O que pode acontecer a um país.
Estilingado por Jojó da Babá 02/02/2010 às 14:23
Teve o tremor lá do Haiti.
Vocês leram alguma coisa sobre isso.
Ok, foi foda.
Mas pior é a comunidade internacional pagando de porretinha.
“Vamos adotar os órfãos haitianos, coitadinhos”
Um monte de meninos, lá, perderam suas famílias.
Portanto, é um gesto de bondade acolhê-los em nosso país, onde há pouco, mas o pouco pode ser dividido para mais alguns pobres garotinhos vítimas das intempéries da natureza.
Não é?
Soa assim, né?
Famílias de todo o país, munidas de sua boa vontade classe média, se dispuseram a adotar uma criança haitiana.
E daí milhares de garotinhos pretos que mofam em orfanatos brasileiros – e que nem são cogitados para adoção por serem pretos – permanecem mofando em nossos orfanatos, perdendo chance de ter uma família para outras crianças pretas de outro país.
Aí você retruca: “ah, Jorge, mas a tragédia do Haiti foi foda e tal, é uma questão de humanidade. Não se trata de desprezar as crianças daqui, mas de ajudar as de lá”.
Vai desculpando, leitor de classe média, mas uma criança é uma criança. De lá ou daqui.
Não tiramos o lixo do nosso quintal e nos arvoramos a apontar as sujeiras do outros.
E mais:
Ninguém imagina o que, de fato, é melhor praquelas crianças.
O que importa é como soa um gesto assim.
Parecemos bondosos. Parecemos abnegados.

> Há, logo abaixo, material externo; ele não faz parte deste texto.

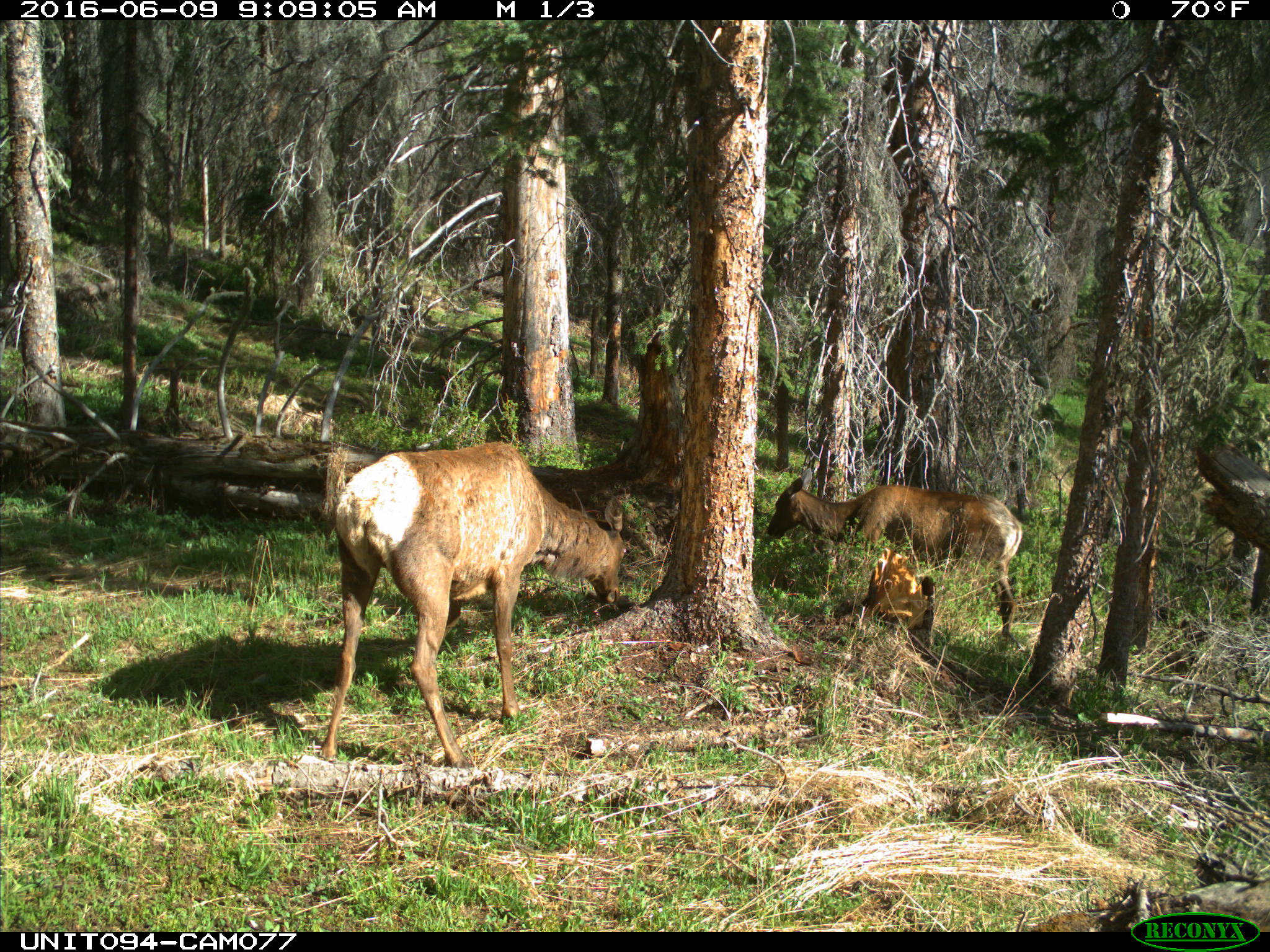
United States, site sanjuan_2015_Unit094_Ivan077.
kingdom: Animalia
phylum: Chordata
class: Mammalia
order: Artiodactyla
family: Cervidae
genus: Cervus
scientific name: Cervus elaphus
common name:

Parecemos caridosos.
Como diz aquele ditado, só peço a deus que me livre da bondade das pessoas más e da maldade das pessoas boas.
Já foram esgotadas todas as possibilidades de ajuda possível para permitir que esses meninos e meninas permaneçam morando em seu país de origem?
Sim, porque o Haiti, por mais incrível que possa parecer, é – ainda – um país.
Qualquer tratado internacional zela pelo direito das crianças permanecerem em seus países de origem. A adoção internacional é um recurso extremo, último, que gera sequelas psicológicas danosas e pesadas para as crianças.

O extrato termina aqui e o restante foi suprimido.